第17話 ギルドマスターのお仕事 ギルドマスター目線

「ティーナ。なんでここで寝てるんだ?」と声をかけると目を覚まして、こちらを見た。


さぁここから、勝負だ。俺はやさしく頼りになるギルドマスターだ。


「亭主が探しに来たから、隠れてた」とティーナが答えた。


「そうか、そりゃ、難儀だな」と優しく笑いかける。


「うん、馬車が動き出すって聞いたからそれに乗って逃げる」


「それがいい、どこに行く?」行方の把握は大事だ。


「メガント・タウン」なるほどね。


「なら途中のギルドに寄ってポーション作ってやってくれ。連絡入れとくし。代金もはずむ」


「いいよ」と返事が返って来た。よかった。


「うちの代金も渡すから、部屋に来てくれ。メガント・タウンってことは」


「うん?」


「それなら、俺も途中まで行く用事があるから前倒しで行こう。一緒に行けば退屈しないだろう。もし亭主が来たら帰れって強く言ってやればいいな」と言うと安心したようにティーナはうなづいた。


こうして次のギルドまで送って行くことにした。



フードを深くかぶったティーナを乗せた馬車が動き出した時はほっとした。


途中休憩の為に止まった村で、ハーブや野菜を売ってるやつと話し込んでいる。しばらくすると売り場を離れて家までついて行ってる。俺はそっと後をつけた。

そこでなにやら、貰ったようだ。


買い物は草だが、これはなんかの実だった。なにやらノートに書き付けていたが、終わったようなので尋ねると、


なんでも髪の毛にいい実らしい。あの村のあたりではこの実を食べるらしい。それで実を少し貰ったとか・・・・



次の村はハーブではなく野菜を売ってたがそこでも熱心に話し込んでいた。そのまま別れるかと思ったが、売り子の息子と言うのが馬車まで走って来てなにやら種を渡して去って言った。

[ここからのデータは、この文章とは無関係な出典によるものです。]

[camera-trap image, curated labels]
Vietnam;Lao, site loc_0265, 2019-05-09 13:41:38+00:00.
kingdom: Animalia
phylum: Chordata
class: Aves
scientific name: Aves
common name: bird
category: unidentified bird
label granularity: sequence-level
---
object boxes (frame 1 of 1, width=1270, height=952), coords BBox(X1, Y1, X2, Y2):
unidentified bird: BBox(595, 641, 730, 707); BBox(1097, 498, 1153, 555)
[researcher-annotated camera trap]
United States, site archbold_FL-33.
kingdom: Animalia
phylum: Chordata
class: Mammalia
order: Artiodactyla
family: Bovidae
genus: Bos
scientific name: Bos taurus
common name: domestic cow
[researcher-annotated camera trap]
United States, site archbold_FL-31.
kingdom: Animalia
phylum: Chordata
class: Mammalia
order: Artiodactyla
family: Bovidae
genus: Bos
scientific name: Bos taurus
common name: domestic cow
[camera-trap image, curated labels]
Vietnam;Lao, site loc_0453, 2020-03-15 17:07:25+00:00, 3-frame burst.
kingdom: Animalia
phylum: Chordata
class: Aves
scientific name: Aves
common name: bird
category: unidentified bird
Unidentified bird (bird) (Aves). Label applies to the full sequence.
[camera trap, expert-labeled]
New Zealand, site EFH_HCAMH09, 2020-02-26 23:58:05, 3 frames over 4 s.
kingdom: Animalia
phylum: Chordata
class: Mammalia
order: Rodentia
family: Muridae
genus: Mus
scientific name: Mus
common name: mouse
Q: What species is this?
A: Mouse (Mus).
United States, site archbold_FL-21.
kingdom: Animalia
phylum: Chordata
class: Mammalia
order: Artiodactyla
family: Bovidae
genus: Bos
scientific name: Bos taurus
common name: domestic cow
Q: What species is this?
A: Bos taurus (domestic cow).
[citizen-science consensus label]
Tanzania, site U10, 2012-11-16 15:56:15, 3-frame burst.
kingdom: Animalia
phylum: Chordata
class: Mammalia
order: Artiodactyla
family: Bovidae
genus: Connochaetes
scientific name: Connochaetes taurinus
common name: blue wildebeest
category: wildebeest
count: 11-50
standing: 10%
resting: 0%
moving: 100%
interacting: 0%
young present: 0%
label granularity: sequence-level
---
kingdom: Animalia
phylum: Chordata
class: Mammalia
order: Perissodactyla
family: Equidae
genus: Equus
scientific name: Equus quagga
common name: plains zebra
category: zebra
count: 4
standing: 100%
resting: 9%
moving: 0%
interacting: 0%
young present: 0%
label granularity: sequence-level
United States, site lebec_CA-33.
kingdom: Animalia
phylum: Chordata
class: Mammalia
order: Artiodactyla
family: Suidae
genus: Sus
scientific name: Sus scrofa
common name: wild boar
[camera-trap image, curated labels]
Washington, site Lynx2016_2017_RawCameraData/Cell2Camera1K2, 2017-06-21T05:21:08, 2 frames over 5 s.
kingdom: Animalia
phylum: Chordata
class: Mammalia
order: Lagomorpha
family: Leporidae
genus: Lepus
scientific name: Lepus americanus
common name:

ティーナはすごく嬉しそうにまたノートになにやら書き込んでいた。




トライヤルタウンについてギルドにティーナを届けると、どっと疲れが出てきた。


「待ってる人たちがいるようなので、すぐにポーションを作りますね。ついでに個人のものを作っても良いってことだから、ちょっといろいろ」


そう言うとティーナは元気にギルドの奥に入っていった。



俺はそこのギルドマスターに細かく話をした。



それから、宿に行くと、ベッドに倒れ込んだ。とりあえず、俺の役目はここまでだ。


いつのまにか、あいつが強くなってたぜ・・・・ギルドの不覚だな・・・



ノックの音で目が覚めた。夕食が出来た知らせだった。途端に空腹を覚えた。



食堂に行くとティーナがこの町の副ギルドマスターと一緒に飯を食っていた。



俺を見て手を振るので同じテーブルに座った。副ギルドマスターは立ち上がろうとしたが、手で止め、互いに座ったままで挨拶を交わした。


「こちらのマスターさんも用事があるんですって、メガント・タウンまで一緒に行けるの」とティーナが言うと


「話し相手がいて、よかったです。一人だと退屈ですし」とやや棒読みの声が続けた。


「お二人揃ったからちょっと質問。ギルドには薬師はいないんですか?」


「あぁ、いるけど、腕があんまり・・・・うんと腕にばらつきが、あるから、王宮薬師の作るポーションを仕入れているんだ。ただ入荷が少ないからな・・・・・だからティーナが作ってくれるのは助かる」と答えると


「なるほどね。ちゃんと支払って貰えるし、協力しますよ。それに私個人で作りたいものも作っていいって事だから、嬉しい。あの実を使って作った薬も明日弱い魔物を取ってきてくれるって事だから試せるし・・・」


「どんなのなんだい?」と聞くと


「毛生え薬」とすまして答えがあった。


「毛?」「なに?」


「うん、前からやってるけど、なかなかね。薬草事典に載ってる材料だとうまく出来なくて・・・・でもあの実をみて・・・・これだって思ったけど・・・・・うまく行けばいいけど・・・・」とティーナは考えをまとめているのか、ゆっくり返事をした。


「もう、できてるんだね」と副ギルドマスターが確認すると


「うん。完成してる」とあっさりティーナは答えた。


「それから、これは疲れた時に飲めば楽になるから」とティーナはバッグから酒瓶を取り出した。


「わたしが作ったドリンク。ポーション瓶だと不便だと思って相談したらこれが出てきた。もっと早く気づけばよかった。これだと便利でしょ。カップに一杯飲めばいいから。それじゃ、部屋に戻るね。おやすみ」


俺に酒瓶を渡すとティーナは席を立った。